— begin —

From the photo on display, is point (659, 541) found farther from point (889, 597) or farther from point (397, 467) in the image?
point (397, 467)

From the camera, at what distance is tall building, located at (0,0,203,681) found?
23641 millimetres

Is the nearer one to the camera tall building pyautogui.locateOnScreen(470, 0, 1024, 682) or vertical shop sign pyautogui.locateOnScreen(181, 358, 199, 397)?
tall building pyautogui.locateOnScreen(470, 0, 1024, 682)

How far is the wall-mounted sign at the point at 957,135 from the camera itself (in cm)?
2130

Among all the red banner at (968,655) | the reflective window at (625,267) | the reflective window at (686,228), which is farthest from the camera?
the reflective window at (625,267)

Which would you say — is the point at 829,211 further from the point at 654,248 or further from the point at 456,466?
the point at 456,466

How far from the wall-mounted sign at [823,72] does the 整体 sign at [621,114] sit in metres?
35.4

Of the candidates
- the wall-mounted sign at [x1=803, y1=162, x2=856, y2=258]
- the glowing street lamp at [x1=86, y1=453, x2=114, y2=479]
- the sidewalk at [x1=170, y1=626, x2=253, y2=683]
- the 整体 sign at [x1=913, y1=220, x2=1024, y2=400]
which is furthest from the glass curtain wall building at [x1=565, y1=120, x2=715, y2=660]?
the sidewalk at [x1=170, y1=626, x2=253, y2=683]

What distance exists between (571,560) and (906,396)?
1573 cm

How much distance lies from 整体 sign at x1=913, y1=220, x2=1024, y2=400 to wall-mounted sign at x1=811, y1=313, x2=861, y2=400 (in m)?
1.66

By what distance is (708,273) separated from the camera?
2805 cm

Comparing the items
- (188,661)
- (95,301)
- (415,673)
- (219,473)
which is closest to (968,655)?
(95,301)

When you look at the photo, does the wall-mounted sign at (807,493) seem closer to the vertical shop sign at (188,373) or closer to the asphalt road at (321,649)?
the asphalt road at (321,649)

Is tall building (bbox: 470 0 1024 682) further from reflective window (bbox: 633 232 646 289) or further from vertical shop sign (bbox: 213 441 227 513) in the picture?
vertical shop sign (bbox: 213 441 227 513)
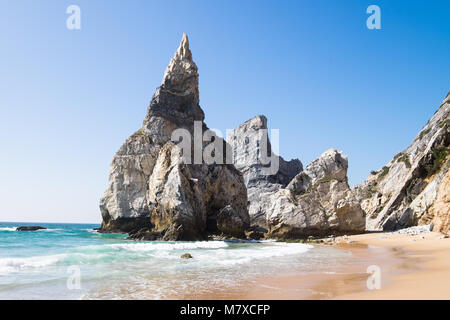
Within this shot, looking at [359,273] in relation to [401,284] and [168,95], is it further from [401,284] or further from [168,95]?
[168,95]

— end —

### To be done:
Render the data from the line containing "Comparing the items" through the end of the data as a Markdown table with the columns "Row" and "Line", numbering each row and omitting blank lines and pictures.

### Solution below:
| Row | Line |
|---|---|
| 1 | Comparing the items |
| 2 | - (188,661) |
| 3 | - (95,301) |
| 4 | - (415,673) |
| 5 | - (219,473) |
| 6 | which is closest to (968,655)? |
| 7 | (95,301) |
| 8 | When you look at the photo, does the wall-mounted sign at (807,493) seem closer to the vertical shop sign at (188,373) or closer to the asphalt road at (321,649)? |
| 9 | the asphalt road at (321,649) |
| 10 | Is tall building (bbox: 470 0 1024 682) further from reflective window (bbox: 633 232 646 289) or further from vertical shop sign (bbox: 213 441 227 513) in the picture? |
| 11 | vertical shop sign (bbox: 213 441 227 513) |
| 12 | Within this shot, looking at [359,273] in relation to [401,284] and [168,95], is it further from [401,284] or further from [168,95]? |
| 13 | [168,95] |